Winnie Huang © Priska Ketterer/Lucerne Festival
Winnie Huang © Priska Ketterer/Lucerne Festival
Inori

Performers


Program

20.00
Introduction to the Concert
Winnie Huang in conversation with Mark Sattler (in English)

20.30
Karlheinz Stockhausen (1928–2007)
Inori. Adorations for soloist and tape

This concert has no intermission.
The concert is expected to end at 21.40 

Description

High above the orchestra, one or two “dance-mimes” are enthroned. They sit on a specially constructed scaffold and perform soft, flowing gestures. Karlheinz Stockhausen borrowed the idea for this from various world religions and developed a notation system for the dance-mimes.
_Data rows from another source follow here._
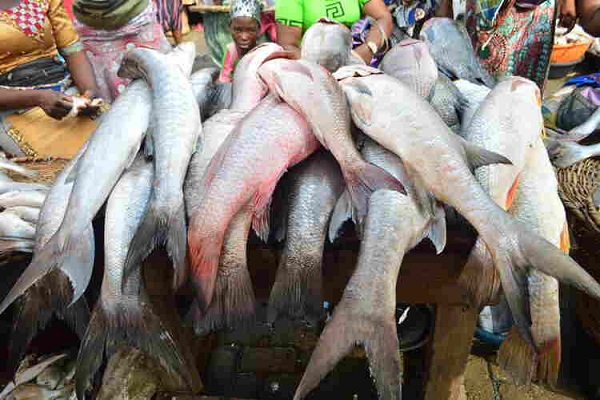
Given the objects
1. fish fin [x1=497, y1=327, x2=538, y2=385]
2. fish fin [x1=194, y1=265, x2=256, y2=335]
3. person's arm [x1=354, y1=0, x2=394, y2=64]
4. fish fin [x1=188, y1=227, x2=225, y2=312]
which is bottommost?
fish fin [x1=497, y1=327, x2=538, y2=385]

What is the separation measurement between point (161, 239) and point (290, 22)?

The ritual-like choreography in Inori is precisely composed and — this was the groundbreaking innovation — structurally interwoven with the music. When Stockhausen’s “Adorations” (which is what the Japanese title means) were presented in the summer of 2018 — the only performance at Lucerne Festival to date — a young violinist took on one of the solo parts: Winnie Huang. For her, Inori was a turning point. The long, intensive engagement with Stockhausen’s work allowed her to “find out what I really wanted to pursue on my artistic path,” as she explains looking back. She turned increasingly to the connection between gesture and sound, commissioned new pieces, and even did her doctorate on this topic. As “artiste étoile,” Winnie Huang brings us another encounter with Inori, presenting the version for a single soloist and tape.